> _Exercise_:
Line by line, transcribe the data below exactly and pass over the images.

Image-text web data
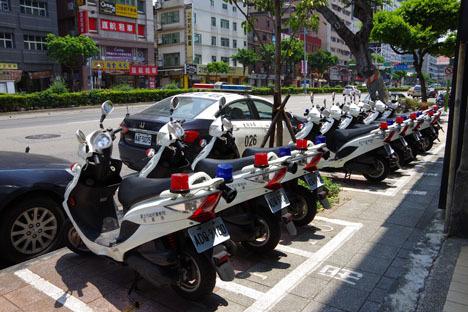 台湾バイク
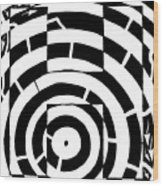 H Maze Wood Print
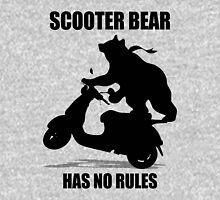 Scooter Bear Long Sleeve T-Shirt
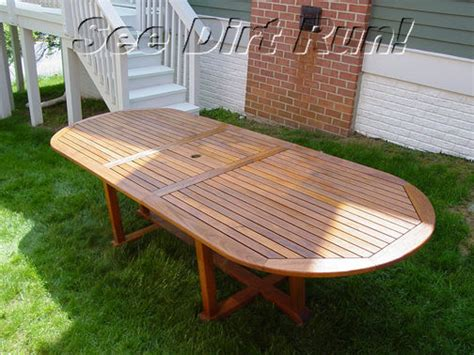 Outdoor Furniture Stain And Sealer Peenmedia Com Outdoor Wood Furniture Sealer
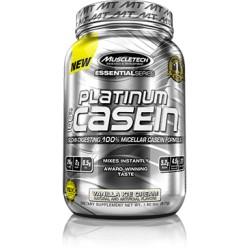 Platinum 100% Casein (1,64 Kg)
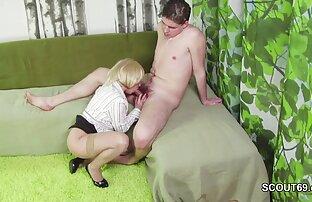 Eva reife frauen sex clips Cifrova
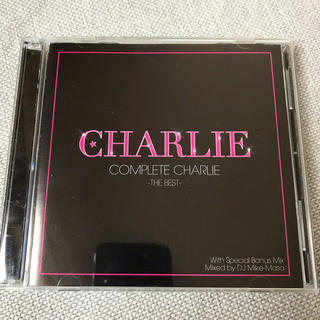 Complete Charlie-The Best- DJ MIKE MASA(R&B/ソウル)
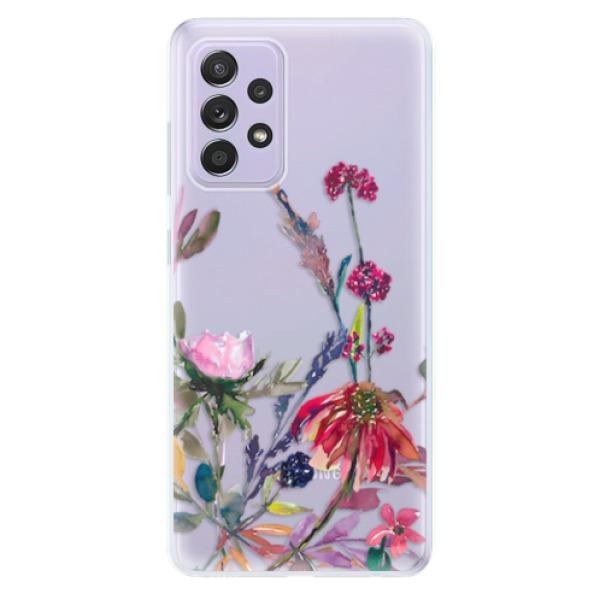 Odolné silikonové pouzdro iSaprio - Herbs 02 - Samsung Galaxy A52/A52 5G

> _Reply_:
 台湾バイク
 H Maze Wood Print
 Scooter Bear Long Sleeve T-Shirt
 Outdoor Furniture Stain And Sealer Peenmedia Com Outdoor Wood Furniture Sealer
 Platinum 100% Casein (1,64 Kg)
 Eva reife frauen sex clips Cifrova
 Complete Charlie-The Best- DJ MIKE MASA(R&B/ソウル)
 Odolné silikonové pouzdro iSaprio - Herbs 02 - Samsung Galaxy A52/A52 5G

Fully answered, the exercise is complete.